**Information shown:**
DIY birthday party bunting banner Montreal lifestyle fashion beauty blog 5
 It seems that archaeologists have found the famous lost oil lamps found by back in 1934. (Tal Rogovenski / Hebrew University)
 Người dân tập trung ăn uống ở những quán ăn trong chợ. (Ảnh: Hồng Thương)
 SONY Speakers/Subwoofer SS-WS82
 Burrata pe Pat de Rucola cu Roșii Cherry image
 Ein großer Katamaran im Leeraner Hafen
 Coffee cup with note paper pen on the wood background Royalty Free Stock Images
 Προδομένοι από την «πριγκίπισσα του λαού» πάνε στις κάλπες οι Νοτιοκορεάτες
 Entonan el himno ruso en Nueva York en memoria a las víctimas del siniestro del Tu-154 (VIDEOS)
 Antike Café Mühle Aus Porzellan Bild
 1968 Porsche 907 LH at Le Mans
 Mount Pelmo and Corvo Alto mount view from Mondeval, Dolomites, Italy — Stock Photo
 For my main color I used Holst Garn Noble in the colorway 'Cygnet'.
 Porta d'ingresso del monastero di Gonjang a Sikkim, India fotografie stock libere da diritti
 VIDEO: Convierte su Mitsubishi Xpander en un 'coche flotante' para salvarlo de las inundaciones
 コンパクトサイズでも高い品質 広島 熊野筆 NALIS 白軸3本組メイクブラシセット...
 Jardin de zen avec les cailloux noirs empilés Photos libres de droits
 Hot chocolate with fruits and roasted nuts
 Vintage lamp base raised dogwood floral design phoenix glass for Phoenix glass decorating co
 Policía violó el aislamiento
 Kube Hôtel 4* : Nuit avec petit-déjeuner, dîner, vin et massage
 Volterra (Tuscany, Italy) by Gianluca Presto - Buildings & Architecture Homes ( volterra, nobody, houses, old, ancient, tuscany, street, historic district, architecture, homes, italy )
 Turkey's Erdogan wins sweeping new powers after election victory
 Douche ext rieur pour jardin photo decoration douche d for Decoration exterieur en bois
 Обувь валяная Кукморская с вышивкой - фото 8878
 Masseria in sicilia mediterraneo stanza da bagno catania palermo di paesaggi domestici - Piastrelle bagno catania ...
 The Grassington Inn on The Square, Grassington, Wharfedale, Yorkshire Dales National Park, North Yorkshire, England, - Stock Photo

**Task instructions:** Output the whole of the material above, exactly.

**Output for this exercise:**
DIY birthday party bunting banner Montreal lifestyle fashion beauty blog 5
 It seems that archaeologists have found the famous lost oil lamps found by back in 1934. (Tal Rogovenski / Hebrew University)
 Người dân tập trung ăn uống ở những quán ăn trong chợ. (Ảnh: Hồng Thương)
 SONY Speakers/Subwoofer SS-WS82
 Burrata pe Pat de Rucola cu Roșii Cherry image
 Ein großer Katamaran im Leeraner Hafen
 Coffee cup with note paper pen on the wood background Royalty Free Stock Images
 Προδομένοι από την «πριγκίπισσα του λαού» πάνε στις κάλπες οι Νοτιοκορεάτες
 Entonan el himno ruso en Nueva York en memoria a las víctimas del siniestro del Tu-154 (VIDEOS)
 Antike Café Mühle Aus Porzellan Bild
 1968 Porsche 907 LH at Le Mans
 Mount Pelmo and Corvo Alto mount view from Mondeval, Dolomites, Italy — Stock Photo
 For my main color I used Holst Garn Noble in the colorway 'Cygnet'.
 Porta d'ingresso del monastero di Gonjang a Sikkim, India fotografie stock libere da diritti
 VIDEO: Convierte su Mitsubishi Xpander en un 'coche flotante' para salvarlo de las inundaciones
 コンパクトサイズでも高い品質 広島 熊野筆 NALIS 白軸3本組メイクブラシセット...
 Jardin de zen avec les cailloux noirs empilés Photos libres de droits
 Hot chocolate with fruits and roasted nuts
 Vintage lamp base raised dogwood floral design phoenix glass for Phoenix glass decorating co
 Policía violó el aislamiento
 Kube Hôtel 4* : Nuit avec petit-déjeuner, dîner, vin et massage
 Volterra (Tuscany, Italy) by Gianluca Presto - Buildings & Architecture Homes ( volterra, nobody, houses, old, ancient, tuscany, street, historic district, architecture, homes, italy )
 Turkey's Erdogan wins sweeping new powers after election victory
 Douche ext rieur pour jardin photo decoration douche d for Decoration exterieur en bois
 Обувь валяная Кукморская с вышивкой - фото 8878
 Masseria in sicilia mediterraneo stanza da bagno catania palermo di paesaggi domestici - Piastrelle bagno catania ...
 The Grassington Inn on The Square, Grassington, Wharfedale, Yorkshire Dales National Park, North Yorkshire, England, - Stock Photo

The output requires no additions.